履歴書は、面接を受けるための単なる「手続き書類」ではありません。あなた自身を最大限にアピールするための書類が履歴書なのです。

あなたが魅力ある病院だと感じて求人に応募しているということは、他の人にとってもまた魅力ある病院であることが多いのです。そうした人気病院では、すぐに入職希望者が殺到するかもしれません。

実際、私が今働いているところは地方にあるクリニックですが、応募を開始してから2週間で12人もの応募者がいました。それは、他のクリニックと比較して労働条件が際立って良かったからです。

新卒から1年半で3回も病院を辞めては転職を繰り返してきた私が、一度も「この職場で働き続けるのは無理かも……」と思うことなしに今でも楽しく看護師を続けていられるのは、こうした条件の良いクリニックに入職できたからという理由もあると思います。

看護師間の情報網はとても優れていて、良いと評判の病院に空きがでたら、すぐにそのことは伝わります。多くの希望者の中には、あなたより経歴があったり、資格を持っていたりしている看護師がいるかもしれません。

希望の病院に就職するためには、これら多くの希望者から、あなたの履歴書を選んでもらうことが大切です。履歴書を自己流で書いていては、選考する側の目には留まらず目立ちません。
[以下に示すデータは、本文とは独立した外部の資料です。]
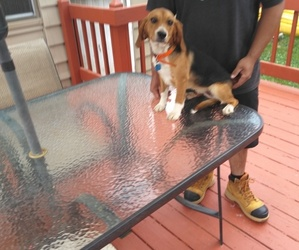 Beagle Puppy for sale in NEW BRIT, CT, USA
まずは、履歴書を書く前のステップで他の応募者よりも一歩前に出ることが大切です。そのために、履歴書を書く前に心得ておきたい重要なポイントを具体的にお伝えしたいと思います。

履歴書に絶対にしてはいけない注意事項

最初に履歴書を書くうえで「これだけはしてはいけない注意事項」についてお話しします。基本事項ですので、頭の隅に留めておくとよいでしょう。

手書きにする

「私は字が下手だから、パソコンで履歴書を書こう」と思っている方もいるかもしれません。ただ、基本的に履歴書は手書きするようにしましょう。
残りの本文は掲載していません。